Джерома К. Джерома, надеемся, представлять читателям все еще не нужно. Ну и Говарда Чета можно не представлять, хотя и по прямо противоположным причинам: этот американский автор, одно время модный, но тщательно скрывавший все детали своей биографии, в какой-то момент исчез без следа, как и Малькольм Кларк Дэй. Возможно, это оказалось его лучшей шуткой…

Джером К. Джером

ЗА И ПЕРЕД КУЛИСАМИ

(Путеводитель для любителей детективных пьес)

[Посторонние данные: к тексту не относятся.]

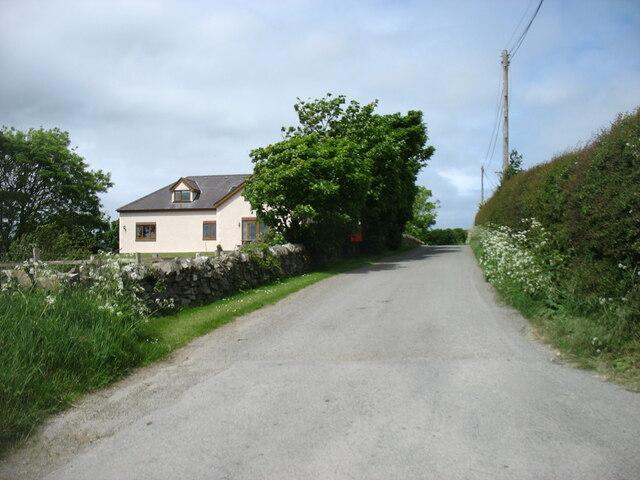 The road to Carreglefn at Llanbabo
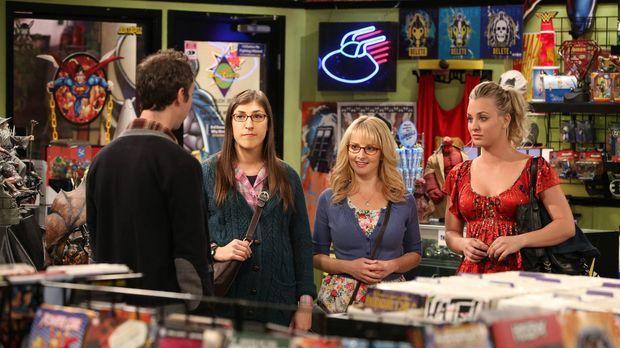 Penny (Kaley Cuoco, r.), Amy (Mayim Bialik, 2.v.l.) und Bernadette (Melissa R...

Джером К. Джером имел дело как профессионал не только с литературой, но и с театром Джером: на разных этапах жизни ему случалось выступать в качестве драматурга и даже (на заре творческого пути) актера — причем труппа, в которой он участвовал, занималась в основном детективными постановками.

Итог этого этапа своей деятельности Джером подвел в одном из довольно ранних произведений, цикле «За и перед кулисами» (1885), где перед читателями предстает своеобразная галерея сценических образов, характерных для детективов Викторианской эпохи. Всего их четырнадцать — и с четырьмя из них мы сейчас предлагаем познакомиться.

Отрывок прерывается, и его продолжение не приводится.